2008年03月24日 更新

浦和、3得点でも勝てない…後半追いつかれ無念のドロー!

ハットトリックをきめたエジミウソン。それでも浦和は勝てなかった…(撮影・森本幸一)

ハットトリックをきめたエジミウソン。それでも浦和は勝てなかった…(撮影・森本幸一)

 Jリーグ・ヤマザキナビスコ・カップ1次リーグ第2節(23日、京都3−3浦和、西京極陸上競技場)アジア王者、またも勝てず−。A組の浦和はFWエジミウソン(25)がハットトリックしたが追いつかれ、京都に3−3ドロー。リーグ戦を含めて今季公式戦4試合で1分け3敗。

 小粒の雨が降り注ぐ古都に、赤いため息がもれる。追いつかれての3−3ドロー。浦和はまたしても勝利の凱歌を上げられなかった。

 「今年初ポイントで初ゴール。楽観的にみえるかもしれないが、まだステップアップの状態です」

 就任2戦目のエンゲルス監督が険しい表情で語った。Jクラブ相手の公式戦では昨年11月11日の川崎戦以来、8試合ぶりの得点、同18日の清水戦以来の7試合ぶりの勝ち点をマークしたものの、10戦連続で白星から遠ざかっている。
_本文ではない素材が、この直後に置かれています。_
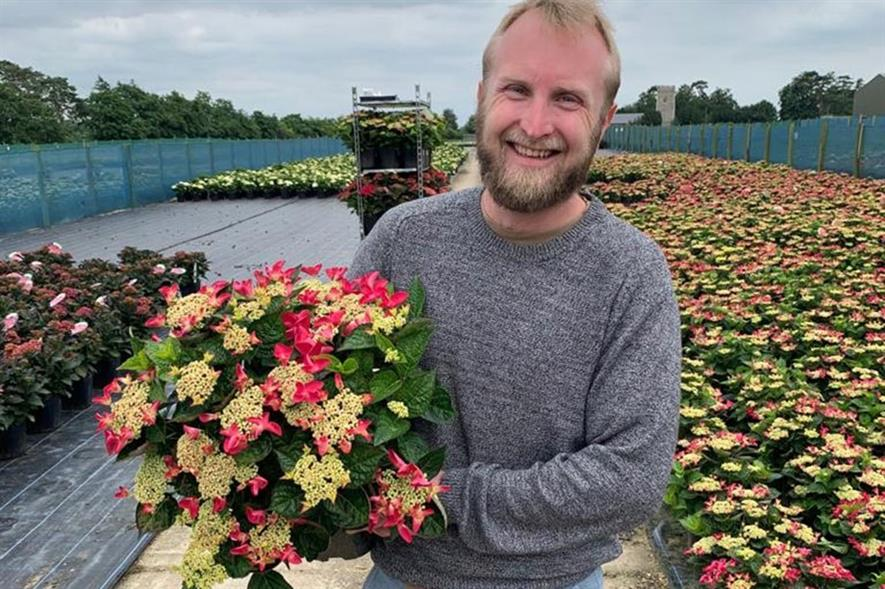 Richard Nuttall, crop protection manager, Viking Nurseries - credit: Viking Nurseries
 攻撃陣は復調の兆しを見せた。FWワシントンの後釜として新加入したエジミウソンが前半19分、U−23日本代表MF梅崎の右クロスを右足で合わせて先制。4年連続2ケタ得点の決定力を発揮して、同35、39分とゴールを決め、前半だけでハットトリック。3−1で折り返した。

 だが、問題は守備だ。後半に入り、積極的に攻撃を仕掛ける京都のロングスローやクロスなど高さ狙いの戦術に対応しきれず、2失点。MF相馬が「おれらはチャレンジャー。失うものはないからビビらないで思いっきりやり続けられればよかったけど、2点リードして守る側になった」と話すように、消極的なプレーからミスを連発。エンゲルス監督は「リーダーシップをとったり、落ち着いている選手が少なかった」と指摘した。

 0−1惜敗した20日のナビスコ杯・神戸戦後にフロントを批判したサポーターはこの日も雨のなか声援を送り続けたが、「WE ARE REDS」のコールはなかった。

 次戦は30日、新潟とのリーグ戦(埼玉)。ベストメンバーがそろう予定だが、主将のMF山田は「新潟戦は代表選手が帰ってくるけど、またチームとして再確認することがある。これからも大変です」と不安を口にする。アジア王者が失った自信を取り戻すには、勝つことしかない。

(千葉友寛)

★オジェック解任騒動VTR

 2季目を迎えたオジェック監督は、Jリーグ開幕から2連敗。浦和は16日、同監督の解任とエンゲルス新監督の就任を発表した。新監督初戦となった20日のナビスコ杯・神戸戦でも0−1惜敗。試合後、サポーター約4000人がオジェック監督解任の説明を求めてスタンドに居残り。藤口社長、中村GMが説明する騒ぎになった。